FG must fix structural, policy inconsistencies to address depreciation — Muda Yusuf

On his part whilst speaking on the development, an economic analyst and Chief Executive Officer (CEO), Centre for the Promotion of Private Enterprise (CPPE), Dr Muda Yusuf said Nigeria must fix the structural, security and policy inconsistency challenges in order to address Naira depreciation against foreign exchange.

According to him, “It is true that the low accretion to reserves is a major factor in the current forex crisis.  Oil output has been very low,   falling significantly below budget benchmark and OPEC quota.  Massive oil theft was responsible for this.

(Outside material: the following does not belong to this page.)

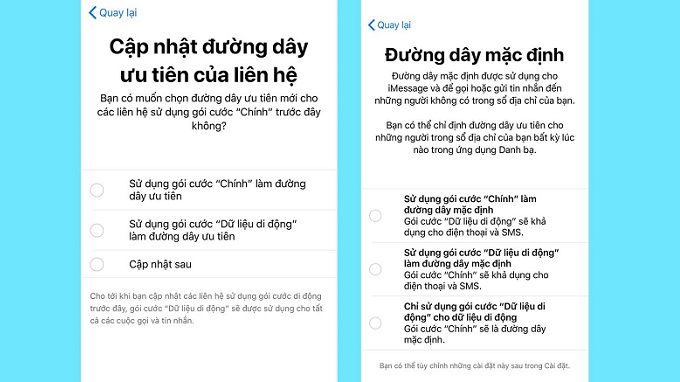 cai-dat-2-sim-iphone-xs-max-xtmobile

“The phenomenal  growth in petrol subsidy and the huge import bill from petroleum products importation is also a major factor constraining the capacity of the CBN to support the foreign exchange market.

“However, the dysfunctional foreign exchange policy of the CBN had compounded the problem.  The fixed exchange rate regime and the multiple forex windows had created serious distortions, disruptions and dislocations in the forex market.

“It has also resulted in transparency problems, perpetuation of roundtripping, deepening of a rent economy and corruption in the forex market, especially in the official window. The forex policy is a major factor.

“Therefore,  to fix the problem of the tumbling exchange rate,  it  is imperative to address the structural, security and policy issues,”he stated.